Davacı sigorta şirketi nezdinde — Poliçesi ile dava dışı sigortalı —– adresli taşınmazında 24.06.2021 tarihinde, davalının konutundaki su tesisatından akan sular nedeniyle meydana gelen hasar sonucu 14/07/2021 tarihinde davacı sigorta şirketi tarafından 17.756,00 TL tutarında hasar bedeli ödendiğinden ve söz konusu hasardan davalının sorumlu olduğundan bahisle zararın rücuen tahsili için başlatılan takibe yönelik itirazın iptali talep edilmiştir.Somut olayda uyuşmazlık, 6762 sayılı Türk Ticaret Kanununun 1301. maddesi uyarınca, sigorta şirketi tarafından sigortalısına ödenen tazminatın, kusurlu olan davalıdan rücuan tahsiline ilişkindir.TTK m. 1301’de düzenlenen halefiyet, yasal, sınırlı ve cüz’î halefiyet niteliğindedir. Bu maddeden doğan halefiyet hakkına istinaden açılan veya açılacak olan dava, esas itibariyle sigortalının, kendisine zarar verene karşı açacağı tazminat davasının, onun halefi sıfatıyla sigortacı tarafından açılmasıdır. TTK’nın 1301. maddesi uyarınca sigortacı, sigorta bedelini ödedikten sonra hukuken sigorta ettiren yerine geçer ve dava, tazmin ettiği bedel nisbetinde sigortacıya intikal eder. Bu şekilde sigortalısının haklarına halef olan sigorta şirketinin, ödediği tazminat miktarınca hukuken sigortalı yerine geçerek açtığı rücû davası, aslında bir tazminat davası olup, bu niteliği itibariyle aynı zamanda şahsî nitelikte bir eda davasıdır. Burada sigortacı, sigorta ettiren yerine geçtiği için şahsî ve rücûu ödediği bedelle sınırlı olduğundan dolayı da cüz’î haleftir. Sigortacının, sigortalıya ödediği tazminat oranında sigortalının yerine geçeceği ve onun kanunî halefi olacağı, ilke olarak 31.03.1954 gün ve —–sayılı Yargıtay İçtihadı Birleştirme Kararında da belirtilmiştir. 17.01.1972 tarih ve —–. sayılı Yargıtay İçtihadı Birleştirme Kararında da, sigortacının, zarara sebebiyet veren aleyhinde açtığı rücû davasının, kanundan doğan halefiyete dayandığı ve halef olanın, halefiyet yolu ile nasıl bir hak iktisap etmiş ise, o hakka sahip olacağı vurgulanmış; velhasıl sigorta ettirenin ne hakkı varsa bunların, şartları gerçekleşince sigortacıya geçeceği; sigortacının, sigorta ettirenin bütün def’ilerini üçüncü şahsa karşı ileri sürebileceği ve Borçlar Kanununun 44. maddesine (TBK m.52) de dayanabileceği; tabiatıyla sigorta ettirenin olayda dava hakkı yoksa, sigortacıya da bu yönde bir hakkın intikal etmeyeceği açıklanmıştır.

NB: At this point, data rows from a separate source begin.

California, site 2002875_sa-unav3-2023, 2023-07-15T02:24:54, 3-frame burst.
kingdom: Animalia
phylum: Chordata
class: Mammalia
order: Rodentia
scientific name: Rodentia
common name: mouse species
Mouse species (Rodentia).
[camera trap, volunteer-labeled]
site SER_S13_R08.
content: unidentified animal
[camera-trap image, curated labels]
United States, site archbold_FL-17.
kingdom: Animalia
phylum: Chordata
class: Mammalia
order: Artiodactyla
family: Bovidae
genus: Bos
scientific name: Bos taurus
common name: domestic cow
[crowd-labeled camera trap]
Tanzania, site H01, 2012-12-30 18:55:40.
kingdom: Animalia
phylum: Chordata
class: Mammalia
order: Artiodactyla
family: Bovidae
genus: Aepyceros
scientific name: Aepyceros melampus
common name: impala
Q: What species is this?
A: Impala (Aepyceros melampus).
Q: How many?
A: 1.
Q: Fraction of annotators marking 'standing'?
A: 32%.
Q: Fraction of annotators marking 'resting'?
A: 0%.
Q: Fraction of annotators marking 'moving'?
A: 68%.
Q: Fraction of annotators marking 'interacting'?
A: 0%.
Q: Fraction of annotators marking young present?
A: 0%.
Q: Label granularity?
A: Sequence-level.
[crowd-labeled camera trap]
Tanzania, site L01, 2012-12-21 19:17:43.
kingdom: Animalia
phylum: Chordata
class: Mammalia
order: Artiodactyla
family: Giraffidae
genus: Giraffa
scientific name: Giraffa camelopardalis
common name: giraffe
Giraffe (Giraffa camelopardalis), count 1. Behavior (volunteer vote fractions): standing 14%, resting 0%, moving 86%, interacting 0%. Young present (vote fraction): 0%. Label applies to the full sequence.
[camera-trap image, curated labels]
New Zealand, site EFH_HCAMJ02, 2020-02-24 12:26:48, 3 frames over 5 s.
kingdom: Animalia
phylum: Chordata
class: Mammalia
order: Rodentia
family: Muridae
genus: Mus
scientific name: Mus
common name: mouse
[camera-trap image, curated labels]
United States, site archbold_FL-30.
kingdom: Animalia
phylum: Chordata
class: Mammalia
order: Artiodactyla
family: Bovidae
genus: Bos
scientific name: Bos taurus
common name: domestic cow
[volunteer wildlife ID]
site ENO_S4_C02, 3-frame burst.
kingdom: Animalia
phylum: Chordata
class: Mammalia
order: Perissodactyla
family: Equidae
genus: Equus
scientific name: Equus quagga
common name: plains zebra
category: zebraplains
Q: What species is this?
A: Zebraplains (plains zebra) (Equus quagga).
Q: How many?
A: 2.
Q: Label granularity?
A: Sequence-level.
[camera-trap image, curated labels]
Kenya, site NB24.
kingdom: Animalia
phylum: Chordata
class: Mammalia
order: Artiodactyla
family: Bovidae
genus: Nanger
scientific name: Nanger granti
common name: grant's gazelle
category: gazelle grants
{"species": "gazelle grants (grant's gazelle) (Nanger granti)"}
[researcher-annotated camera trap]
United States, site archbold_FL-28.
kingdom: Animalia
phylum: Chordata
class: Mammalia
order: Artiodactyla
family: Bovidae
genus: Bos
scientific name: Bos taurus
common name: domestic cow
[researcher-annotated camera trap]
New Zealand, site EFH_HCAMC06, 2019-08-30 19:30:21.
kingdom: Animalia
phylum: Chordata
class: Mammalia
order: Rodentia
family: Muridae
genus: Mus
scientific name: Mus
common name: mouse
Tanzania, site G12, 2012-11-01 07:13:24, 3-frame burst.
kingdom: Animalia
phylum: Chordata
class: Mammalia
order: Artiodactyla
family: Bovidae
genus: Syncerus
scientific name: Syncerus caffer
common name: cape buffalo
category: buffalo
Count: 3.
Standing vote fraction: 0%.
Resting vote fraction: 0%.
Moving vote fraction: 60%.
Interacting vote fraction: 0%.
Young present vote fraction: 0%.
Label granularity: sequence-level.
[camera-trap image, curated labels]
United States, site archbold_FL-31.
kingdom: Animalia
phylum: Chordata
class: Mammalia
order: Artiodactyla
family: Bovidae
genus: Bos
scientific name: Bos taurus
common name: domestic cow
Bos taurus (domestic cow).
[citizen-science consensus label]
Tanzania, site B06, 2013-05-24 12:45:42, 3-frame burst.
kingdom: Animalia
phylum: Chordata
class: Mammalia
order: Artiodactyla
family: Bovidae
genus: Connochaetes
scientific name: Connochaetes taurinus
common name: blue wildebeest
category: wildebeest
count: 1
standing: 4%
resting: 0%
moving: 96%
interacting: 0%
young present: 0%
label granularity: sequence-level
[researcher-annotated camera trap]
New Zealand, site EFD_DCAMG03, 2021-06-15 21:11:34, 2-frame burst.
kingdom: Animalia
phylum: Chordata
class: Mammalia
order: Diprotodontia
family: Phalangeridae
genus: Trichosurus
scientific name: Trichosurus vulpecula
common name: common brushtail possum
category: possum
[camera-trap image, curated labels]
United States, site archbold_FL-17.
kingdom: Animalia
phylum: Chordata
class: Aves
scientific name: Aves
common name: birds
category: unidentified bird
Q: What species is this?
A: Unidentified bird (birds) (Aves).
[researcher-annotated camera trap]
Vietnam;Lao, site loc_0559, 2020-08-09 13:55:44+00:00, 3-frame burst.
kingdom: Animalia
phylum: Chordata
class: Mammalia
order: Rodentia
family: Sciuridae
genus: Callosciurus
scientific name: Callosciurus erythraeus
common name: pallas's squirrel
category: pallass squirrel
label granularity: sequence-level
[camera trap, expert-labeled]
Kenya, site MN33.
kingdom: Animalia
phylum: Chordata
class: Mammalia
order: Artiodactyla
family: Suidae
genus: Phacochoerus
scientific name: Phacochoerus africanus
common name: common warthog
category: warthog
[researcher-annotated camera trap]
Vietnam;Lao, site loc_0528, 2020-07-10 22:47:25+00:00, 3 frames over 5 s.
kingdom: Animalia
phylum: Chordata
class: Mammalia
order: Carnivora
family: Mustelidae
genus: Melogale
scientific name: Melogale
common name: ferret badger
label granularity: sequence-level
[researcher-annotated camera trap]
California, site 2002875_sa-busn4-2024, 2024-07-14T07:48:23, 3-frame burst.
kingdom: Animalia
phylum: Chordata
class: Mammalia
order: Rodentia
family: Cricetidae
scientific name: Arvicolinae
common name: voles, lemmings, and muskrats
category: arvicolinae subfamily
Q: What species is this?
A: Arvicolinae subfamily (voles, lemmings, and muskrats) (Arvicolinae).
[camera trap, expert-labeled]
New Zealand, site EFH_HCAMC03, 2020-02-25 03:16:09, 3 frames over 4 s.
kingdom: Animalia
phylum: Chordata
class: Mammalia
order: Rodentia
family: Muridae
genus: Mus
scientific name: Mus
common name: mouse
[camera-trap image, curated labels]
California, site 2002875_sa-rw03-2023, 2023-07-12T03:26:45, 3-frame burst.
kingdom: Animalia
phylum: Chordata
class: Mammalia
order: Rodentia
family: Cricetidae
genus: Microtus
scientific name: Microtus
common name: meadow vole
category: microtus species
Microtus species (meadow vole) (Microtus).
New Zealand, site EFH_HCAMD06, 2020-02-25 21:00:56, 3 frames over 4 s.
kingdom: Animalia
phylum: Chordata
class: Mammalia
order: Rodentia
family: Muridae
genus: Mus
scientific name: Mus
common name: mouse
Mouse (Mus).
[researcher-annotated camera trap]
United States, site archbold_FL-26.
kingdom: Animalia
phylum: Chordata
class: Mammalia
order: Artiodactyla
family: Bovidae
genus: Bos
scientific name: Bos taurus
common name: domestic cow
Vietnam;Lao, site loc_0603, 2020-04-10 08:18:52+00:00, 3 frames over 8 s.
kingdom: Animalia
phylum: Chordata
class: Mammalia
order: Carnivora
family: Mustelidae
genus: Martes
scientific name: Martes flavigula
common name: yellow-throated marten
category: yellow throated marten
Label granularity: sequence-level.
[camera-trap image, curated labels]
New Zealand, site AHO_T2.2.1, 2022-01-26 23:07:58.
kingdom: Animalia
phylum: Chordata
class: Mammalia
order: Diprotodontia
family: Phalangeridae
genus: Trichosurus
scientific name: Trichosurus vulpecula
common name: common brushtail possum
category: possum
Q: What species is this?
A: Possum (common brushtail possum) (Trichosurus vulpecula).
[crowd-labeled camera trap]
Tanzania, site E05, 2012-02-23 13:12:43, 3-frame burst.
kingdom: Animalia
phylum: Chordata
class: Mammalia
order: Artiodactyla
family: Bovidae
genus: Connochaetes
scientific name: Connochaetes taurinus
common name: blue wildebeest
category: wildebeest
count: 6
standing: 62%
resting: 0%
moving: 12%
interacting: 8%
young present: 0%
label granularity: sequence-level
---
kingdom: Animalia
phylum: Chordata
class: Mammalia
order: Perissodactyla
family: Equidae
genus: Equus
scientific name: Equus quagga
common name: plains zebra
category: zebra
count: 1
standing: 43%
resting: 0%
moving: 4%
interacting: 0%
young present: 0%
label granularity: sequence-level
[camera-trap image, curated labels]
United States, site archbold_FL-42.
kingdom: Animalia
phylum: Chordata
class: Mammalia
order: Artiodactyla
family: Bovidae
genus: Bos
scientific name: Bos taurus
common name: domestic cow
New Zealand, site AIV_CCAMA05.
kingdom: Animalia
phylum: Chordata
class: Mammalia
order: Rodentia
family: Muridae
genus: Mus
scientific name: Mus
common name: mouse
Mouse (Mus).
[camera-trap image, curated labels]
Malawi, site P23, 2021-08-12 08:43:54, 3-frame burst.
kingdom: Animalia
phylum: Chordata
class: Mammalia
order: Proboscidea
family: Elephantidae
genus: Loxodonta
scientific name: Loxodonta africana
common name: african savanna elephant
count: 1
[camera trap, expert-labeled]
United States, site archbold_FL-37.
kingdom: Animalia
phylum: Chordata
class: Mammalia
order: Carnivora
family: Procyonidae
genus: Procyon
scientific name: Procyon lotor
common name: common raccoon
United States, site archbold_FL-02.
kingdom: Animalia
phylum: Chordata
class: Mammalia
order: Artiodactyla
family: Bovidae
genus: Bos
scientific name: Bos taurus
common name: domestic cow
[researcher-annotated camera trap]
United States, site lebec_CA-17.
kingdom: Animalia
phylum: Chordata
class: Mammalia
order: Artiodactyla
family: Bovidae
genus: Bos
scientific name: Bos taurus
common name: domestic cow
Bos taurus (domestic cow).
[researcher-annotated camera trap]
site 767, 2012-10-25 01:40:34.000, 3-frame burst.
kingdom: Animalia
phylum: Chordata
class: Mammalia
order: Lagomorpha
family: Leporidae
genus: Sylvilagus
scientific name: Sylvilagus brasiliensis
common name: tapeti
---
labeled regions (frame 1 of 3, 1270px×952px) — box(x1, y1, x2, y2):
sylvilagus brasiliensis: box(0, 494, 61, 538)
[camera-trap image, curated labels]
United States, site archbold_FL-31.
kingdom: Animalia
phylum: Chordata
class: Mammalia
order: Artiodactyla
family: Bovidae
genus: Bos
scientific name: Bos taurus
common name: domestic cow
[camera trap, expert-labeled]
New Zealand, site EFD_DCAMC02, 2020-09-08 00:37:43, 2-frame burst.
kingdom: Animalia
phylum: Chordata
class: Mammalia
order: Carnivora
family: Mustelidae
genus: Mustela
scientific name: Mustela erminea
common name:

Diğer taraftan, 3 Temmuz 1944 tarihli ve — sayılı —- yayımlanan Yargıtay İçtihadı Birleştirme Genel Kurulunun 22.03.1944 tarih ve—– sayılı kararına göre de “Sigortacının sigorta poliçesinden münbais olmayıp kanundan aldığı bir salâhiyete istinaden ve haksız fiil sebebiyle alacaklı yerine kaim olarak hareket ettiği dâvada hukuk mahkemesine başvurması gerekir.” şeklindedir.Somut olayda; davacı sigorta şirketi olup, dava dışı sigortalının ve davalının gerçek kişi olduğu ve hem zarar gören hem de zararı verdiği iddia olunan konutun özel şahıslara ait olduğu, rücu tazminatına konu uyuşmazlığın haksız fiilden kaynaklandığı, tarafların tacir olmadıkları ve bu yönde bir iddia da bulunmadığı, bu durumda uyuşmazlığın, Asliye Hukuk Mahkemesinde görülüp sonuçlandırılması gerektiği anlaşıldığından mahkememizin görevsizliğine ilişkin aşağıdaki şekilde hüküm kurulmuştur.

H Ü K Ü M: Gerekçesi yukarıda açıklandığı üzere;
1-Dava dilekçesinin görev nedeniyle reddine, Mahkememizin Görevsizliğine,
2-Görevli mahkemeninin —–Nöbetçi Asliye Hukuk Mahkemeleri olduğuna,
3-HMK 20.maddesi uyarınca kararın kesinleşmesinden sonra 2 haftalık süre içerisinde talep edilmesi halinde dosyanın görevli —- Nöbetçi Asliye Hukuk Mahkemesine gönderilmesine belirtilen süre içerisininde dosyanın gönderilmesi için talepte bulunmaması halinde davanın açılmamış sayılmasına karar verileceğine,
4-HMK’nun 331/2 maddesi uyarınca yargılama giderleri ve vekalet ücretinin görevli mahkemede değerlendirilmesine,
5-Gerekçeli kararın davacı vekiline ve davalıya tebliğ edilmesine,Dair, davacı vekilinin ve davalının yokluğunda, kararın taraflara tebliğinden itibaren 2 haftalık süre içinde istinaf yolu açık olmak üzere dosya üzerinde yapılan inceleme sonucunda karar verildi.